If you use any part of our code or model, please cite our paper.
@inproceedings{wu2023logical,
title={Logical Consistency and Greater Descriptive Power for Facial Hair Attribute Learning},
author={Wu, Haiyu and Bezold, Grace and Bhatta, Aman and Bowyer, Kevin W},
booktitle={Proceedings of the IEEE/CVF Conference on Computer Vision and Pattern Recognition},
pages={8588--8597},
year={2023}
}
If you use the FH37K dataset, please ALSO cite WebFace260M.
@inproceedings {zhu2021webface260m,
title= {WebFace260M: A Benchmark Unveiling the Power of Million-scale Deep Face Recognition},
author= {Zheng Zhu, Guan Huang, Jiankang Deng, Yun Ye, Junjie Huang, Xinze Chen, Jiagang Zhu, Tian Yang, Jiwen Lu, Dalong Du, Jie Zhou},
booktitle= {IEEE Conference on Computer Vision and Pattern Recognition (CVPR)},
year= {2021}
}
Install dependecies with Python 3.
pip install -r requirements.txt
Since we have not gotten the permission to distribute the images from CelebA, you need to download the cropped and aligned dataset from CelebA. The WebFace260M portion is available now!, you can download it from Drive. Since it has been separated to train/val/test, you can use the downloaded folder as the destination to run the following code to collect the rest of FH37k.

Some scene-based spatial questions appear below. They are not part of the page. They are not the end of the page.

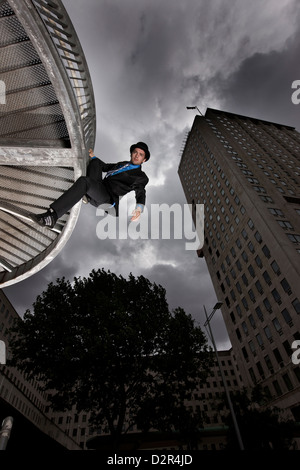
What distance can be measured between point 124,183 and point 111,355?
519 inches

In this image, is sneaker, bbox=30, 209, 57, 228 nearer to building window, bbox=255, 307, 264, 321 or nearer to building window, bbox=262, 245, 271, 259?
building window, bbox=262, 245, 271, 259

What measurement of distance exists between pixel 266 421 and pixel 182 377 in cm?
702

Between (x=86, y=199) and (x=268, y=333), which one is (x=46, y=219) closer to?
(x=86, y=199)

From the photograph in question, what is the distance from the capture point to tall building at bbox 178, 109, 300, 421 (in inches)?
1318

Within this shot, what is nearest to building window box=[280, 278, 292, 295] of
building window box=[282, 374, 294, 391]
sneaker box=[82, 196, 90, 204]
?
building window box=[282, 374, 294, 391]

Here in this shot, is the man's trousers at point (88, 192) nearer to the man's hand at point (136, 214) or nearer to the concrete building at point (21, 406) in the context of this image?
the man's hand at point (136, 214)

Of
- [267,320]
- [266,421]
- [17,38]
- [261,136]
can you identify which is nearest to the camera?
[17,38]

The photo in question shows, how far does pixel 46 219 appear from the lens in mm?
3779

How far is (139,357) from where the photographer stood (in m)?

python fh37k_collection.py \
-celeba /path/to/celeba/folder \
-pf ./FH37K/label_partition.csv \
-lf ./FH37K/facial_hair_annotations.csv
-d path/to/webface/portion/folder
After you have the FH37K dataset, using the image2lmdb.py to generate a LMDB dataset (train and val).
python utils/image2lmdb.py \
-im ./FH37K/train \
-l ./FH37K/facial_hair_annotations.csv \
-t train \
-d fh37k_lmdb_dataset
Once the LMDB train/val file are ready, simply run the following script to start training
python -u train_with_lmdb.py \
-td ./fh37k_lmdb_dataset/train.lmdb \
-vd ./fh37k_lmdb_dataset/val.lmdb \
-sr ./model_weights/ \
-m resnet50 \
-lf ./model_weights/resnet50_loss.npy \
-bs 256 \
-lr 1e-3 \
-e 50 \
-a 24 \
-l 0.5 \
-pt
To evaluate with the pretrained model, download the model from Model Zoo, and put models to ./weights.
| models | Overall | Negative | Positive |
|---|---|---|---|
| ResNet50 | 89.89 | 92.65 | 70.23 |
| SE-ResNeXt | 89.71 | 92.31 | 71.33 |
This project evaluate the model in two aspects - Accuracy and Logical consistency.
To evaluate the accuracy on test set, simply edit the bash script image_folder_test.sh and run
bash image_folder_test.sh
To evaluate the logical consistency in the real-world, you can download the test set from Drive. After you have this test set, run file_path_extractor.py to collect the image paths.
python file_path_extractor.py -s /path/to/extracted/folder -d . -end_with jpg
Once the image paths have been collected in a .txt file, there are two ways to do the prediction binarization.
- Edit the paths in image_file_test.sh and run the bash script to save the predictions
bash image_file_test.sh
- Edit the paths in image_file_test.sh, replace
-lcwith-rcto save the raw confidences. This process provides a flexibility to use confidence for image selection.
bash image_file_test.sh
Then convert the raw confidences to binary predictions and save it in another file
python Scripts/rc2binary.py -rf /path/to/confidence/file -sf /path/to/destination -o file_name
Tip: adding -c to enable label compensation strategy.
After getting the binarized predictions, calculating the fail rate with the logical consistency checked
python Scripts/check_impossible_ratio.py -bt /your/prediction/file
Check license for license details.